So from then on, I had to take care of my daughter, Priscilla, alone. I was a mother and a father at the same time. I had to work at various places to feed myself and my child.
After my mother’s burial, my father got married to another woman. That woman cared for me and my brothers so much. She was very strong. She was perfectly healthy; nothing was wrong with her. I woke up one morning, and she asked me to make breakfast for her. So I made her breakfast, and when I took it to her, I found her dead in her bed. No one knew what happened to her, either.
That all happened in 2005. In that one year, I gave birth to my daughter Priscilla and lost my stepmother and partner. My grandmother also passed away in 2005.
I made a promise to myself that year: I decided that I had to leave the past behind and focus on the present. I’m a strong woman, and my priority is to take care of my family and myself.
“The Explosion Changed Everything”
I wasn’t planning on moving back to Ghana before the explosion happened. The explosion changed everything.
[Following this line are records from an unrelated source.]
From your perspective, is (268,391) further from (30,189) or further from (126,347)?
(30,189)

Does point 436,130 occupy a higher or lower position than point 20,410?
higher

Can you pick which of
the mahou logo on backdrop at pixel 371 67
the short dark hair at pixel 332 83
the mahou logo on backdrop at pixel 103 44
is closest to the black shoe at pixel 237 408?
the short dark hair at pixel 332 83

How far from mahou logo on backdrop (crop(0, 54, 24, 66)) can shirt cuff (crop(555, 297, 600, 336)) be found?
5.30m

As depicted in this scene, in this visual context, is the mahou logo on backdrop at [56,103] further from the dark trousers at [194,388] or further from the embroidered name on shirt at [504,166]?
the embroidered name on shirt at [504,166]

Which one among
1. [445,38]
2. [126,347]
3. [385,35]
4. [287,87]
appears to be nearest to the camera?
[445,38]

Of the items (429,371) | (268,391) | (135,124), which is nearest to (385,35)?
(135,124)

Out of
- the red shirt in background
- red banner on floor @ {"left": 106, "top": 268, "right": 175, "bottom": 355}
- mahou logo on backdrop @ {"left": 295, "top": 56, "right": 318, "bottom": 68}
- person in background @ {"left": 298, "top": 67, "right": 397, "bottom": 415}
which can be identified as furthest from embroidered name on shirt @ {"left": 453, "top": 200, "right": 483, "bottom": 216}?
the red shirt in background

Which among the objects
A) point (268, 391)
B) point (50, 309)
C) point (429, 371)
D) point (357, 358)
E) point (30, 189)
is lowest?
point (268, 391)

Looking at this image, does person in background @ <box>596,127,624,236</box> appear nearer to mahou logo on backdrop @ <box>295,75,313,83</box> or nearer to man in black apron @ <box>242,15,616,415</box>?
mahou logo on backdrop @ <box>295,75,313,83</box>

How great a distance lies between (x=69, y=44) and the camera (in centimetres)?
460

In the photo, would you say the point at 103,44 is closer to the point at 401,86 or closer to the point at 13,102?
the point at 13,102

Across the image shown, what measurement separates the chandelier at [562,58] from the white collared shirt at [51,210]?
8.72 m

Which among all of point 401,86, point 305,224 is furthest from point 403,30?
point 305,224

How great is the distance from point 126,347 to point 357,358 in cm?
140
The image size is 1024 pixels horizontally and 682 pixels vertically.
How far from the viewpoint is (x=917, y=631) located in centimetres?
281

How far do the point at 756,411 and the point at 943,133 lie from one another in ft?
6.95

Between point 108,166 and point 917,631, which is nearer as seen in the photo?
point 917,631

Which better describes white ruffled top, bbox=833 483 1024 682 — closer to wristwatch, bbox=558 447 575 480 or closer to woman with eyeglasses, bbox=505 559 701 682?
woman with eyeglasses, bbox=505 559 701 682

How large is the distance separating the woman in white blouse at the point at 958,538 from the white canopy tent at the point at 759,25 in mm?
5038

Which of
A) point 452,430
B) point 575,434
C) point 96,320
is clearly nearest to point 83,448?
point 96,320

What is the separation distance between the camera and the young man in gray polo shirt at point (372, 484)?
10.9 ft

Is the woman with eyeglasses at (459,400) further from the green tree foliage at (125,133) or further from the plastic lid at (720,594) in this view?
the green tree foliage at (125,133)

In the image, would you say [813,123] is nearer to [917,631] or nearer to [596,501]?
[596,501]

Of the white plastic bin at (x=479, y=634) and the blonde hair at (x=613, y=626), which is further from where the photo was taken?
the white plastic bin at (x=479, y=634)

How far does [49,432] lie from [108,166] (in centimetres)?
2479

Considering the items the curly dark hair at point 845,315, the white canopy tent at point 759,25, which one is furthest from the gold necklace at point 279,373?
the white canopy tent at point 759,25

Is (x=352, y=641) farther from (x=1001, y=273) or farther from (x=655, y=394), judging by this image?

One day, I woke up, and my tooth was very painful and bleeding. We cleaned the house together that day. We rearranged things, and we redecorated. The following day, I felt even more pain in my tooth. But I had to wake up early to prepare breakfast for the kids before they went to school. I woke up and I prepared breakfast, because I love the kids as if they are my own. So I had to wake up in severe pain to make breakfast for them. After the children left, I had nothing to do. As I had woken up at around 6:30 a.m, and the children left at about 7 a.m, I decided to go back to sleep until 9 a.m. This woman said, why are you going back to sleep again? I said, “oh please, I’m sorry, but there’s nothing for me to do right now, and I’m feeling pain as well.” This woman and her mother were against me. They asked me why I wanted to sleep, and said I was very lazy — that I am this, and I am that. I tried talking to them. Besides, we had just tidied up the house the previous day; I didn’t even have any work to do. My madame’s mother came and threw my bags on the floor and said, “take your things and leave.” I said okay, because I realized maybe I would never feel comfortable there. So I agreed to go. I packed everything, but I needed the man to buy the plane ticket for me.
It was Tuesday, August 4. When I woke up that morning, I prepared breakfast and ate by myself. (My madame and the kids woke up at around 11). It was a typical day. Nothing was out of the ordinary. In the early afternoon, I prepared lunch for the family. I didn’t eat with them, as I usually have lunch by myself later in the day. So at 4:30 p.m., I ate, and then I got back to work. My madame told me to come downstairs to play with the kids once I had finished my chores.